New Polish president opts to back coal power ahead of EU environmental policy

The new Polish President has announced that he will not be endorsing an amendment to the United Nation’s Kyoto Protocol that would require the coal-dependent EU country to further reduce greenhouse gas emissions.

In a statement, President Andrzej Duda of the Law and Justice Party said, “Binding Poland to an international agreement affecting the economy and with associated social costs should be preceded by a detailed analysis of the legal and economic impact. These effects have not been sufficiently explained.”
The statement is in line with Duda’s election campaign pledge to defend the country’s loss-making state-owned coal sector. 90% of Poland’s electricity comes from coal-fired power.

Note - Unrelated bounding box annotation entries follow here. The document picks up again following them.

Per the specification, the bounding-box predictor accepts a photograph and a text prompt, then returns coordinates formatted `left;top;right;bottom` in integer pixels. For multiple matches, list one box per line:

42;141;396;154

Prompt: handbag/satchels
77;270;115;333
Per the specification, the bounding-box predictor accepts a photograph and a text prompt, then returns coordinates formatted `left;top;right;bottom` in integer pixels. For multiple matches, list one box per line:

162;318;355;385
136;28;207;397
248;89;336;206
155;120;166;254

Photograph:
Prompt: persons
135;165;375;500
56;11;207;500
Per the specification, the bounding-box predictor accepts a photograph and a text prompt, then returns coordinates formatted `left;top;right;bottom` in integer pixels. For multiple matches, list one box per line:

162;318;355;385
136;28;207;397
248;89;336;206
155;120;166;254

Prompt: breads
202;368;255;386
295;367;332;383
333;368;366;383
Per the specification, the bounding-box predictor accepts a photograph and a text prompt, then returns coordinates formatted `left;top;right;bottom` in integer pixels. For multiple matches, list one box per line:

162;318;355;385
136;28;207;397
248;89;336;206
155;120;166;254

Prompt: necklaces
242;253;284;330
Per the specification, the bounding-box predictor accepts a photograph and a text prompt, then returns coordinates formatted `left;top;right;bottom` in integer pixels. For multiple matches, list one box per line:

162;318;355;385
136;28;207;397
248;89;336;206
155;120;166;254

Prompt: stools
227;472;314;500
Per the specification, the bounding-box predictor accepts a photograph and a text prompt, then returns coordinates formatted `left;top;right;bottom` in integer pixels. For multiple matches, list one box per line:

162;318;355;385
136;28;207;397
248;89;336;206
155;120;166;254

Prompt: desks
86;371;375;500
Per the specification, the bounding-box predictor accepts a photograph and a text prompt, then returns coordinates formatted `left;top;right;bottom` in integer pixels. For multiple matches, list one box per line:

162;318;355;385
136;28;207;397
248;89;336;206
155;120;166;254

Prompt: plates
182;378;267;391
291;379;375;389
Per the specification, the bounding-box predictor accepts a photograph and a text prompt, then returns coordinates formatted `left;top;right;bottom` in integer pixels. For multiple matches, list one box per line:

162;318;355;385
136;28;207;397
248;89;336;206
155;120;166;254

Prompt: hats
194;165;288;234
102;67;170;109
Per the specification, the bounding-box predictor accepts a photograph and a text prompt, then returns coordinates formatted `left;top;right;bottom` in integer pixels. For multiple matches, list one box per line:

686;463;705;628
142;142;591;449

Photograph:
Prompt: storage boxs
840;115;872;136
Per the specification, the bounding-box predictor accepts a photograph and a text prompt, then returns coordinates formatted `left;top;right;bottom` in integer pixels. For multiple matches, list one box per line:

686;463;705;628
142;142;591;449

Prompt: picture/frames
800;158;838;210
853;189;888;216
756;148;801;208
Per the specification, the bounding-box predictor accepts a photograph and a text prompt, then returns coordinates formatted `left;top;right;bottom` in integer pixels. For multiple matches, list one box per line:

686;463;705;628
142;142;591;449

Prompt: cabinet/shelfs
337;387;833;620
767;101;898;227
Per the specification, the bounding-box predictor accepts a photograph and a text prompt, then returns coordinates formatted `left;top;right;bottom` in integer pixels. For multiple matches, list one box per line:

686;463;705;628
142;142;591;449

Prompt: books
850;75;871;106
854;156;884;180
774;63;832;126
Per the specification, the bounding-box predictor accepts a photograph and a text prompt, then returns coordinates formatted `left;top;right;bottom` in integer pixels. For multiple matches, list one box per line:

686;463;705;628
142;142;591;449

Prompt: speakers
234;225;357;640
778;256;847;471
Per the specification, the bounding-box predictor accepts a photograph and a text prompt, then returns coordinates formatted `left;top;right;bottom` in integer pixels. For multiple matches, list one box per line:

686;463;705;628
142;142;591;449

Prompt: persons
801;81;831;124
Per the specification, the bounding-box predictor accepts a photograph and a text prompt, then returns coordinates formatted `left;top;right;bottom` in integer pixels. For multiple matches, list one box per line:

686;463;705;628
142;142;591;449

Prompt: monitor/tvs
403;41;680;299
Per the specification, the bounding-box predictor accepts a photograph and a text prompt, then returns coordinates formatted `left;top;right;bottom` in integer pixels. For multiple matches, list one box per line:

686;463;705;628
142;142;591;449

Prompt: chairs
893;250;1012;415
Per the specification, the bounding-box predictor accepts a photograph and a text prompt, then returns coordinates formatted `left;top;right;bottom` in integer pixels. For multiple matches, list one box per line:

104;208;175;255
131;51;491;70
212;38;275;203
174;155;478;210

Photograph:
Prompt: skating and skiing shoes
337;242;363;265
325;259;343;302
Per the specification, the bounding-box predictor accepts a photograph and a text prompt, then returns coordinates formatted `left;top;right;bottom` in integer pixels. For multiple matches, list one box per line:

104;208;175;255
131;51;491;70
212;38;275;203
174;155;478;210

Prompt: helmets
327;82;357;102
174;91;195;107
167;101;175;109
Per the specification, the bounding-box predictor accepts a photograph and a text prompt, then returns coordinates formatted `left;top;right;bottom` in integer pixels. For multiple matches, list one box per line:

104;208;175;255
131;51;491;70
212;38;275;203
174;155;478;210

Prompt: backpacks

It presents a real difficulty for EU ahead of next month’s Paris Unite Nations COP21 summit.
In line with the United Nations’ Kyoto pact, which took effect in 2005, the European Union agreed to slash greenhouse gas emissions by 20% by 2020 compared with 1990 levels. The Kyoto Protocol, the world’s only legally binding global emissions treaty, expired at the end of 2012. At climate talks in Doha in December 2012, the 144 parties to the treaty agreed to extend the deal to 2020.

But not all countries have ratified the text and Poland’s dissent threatens the majority aspiration to seal a landmark climate rescue deal.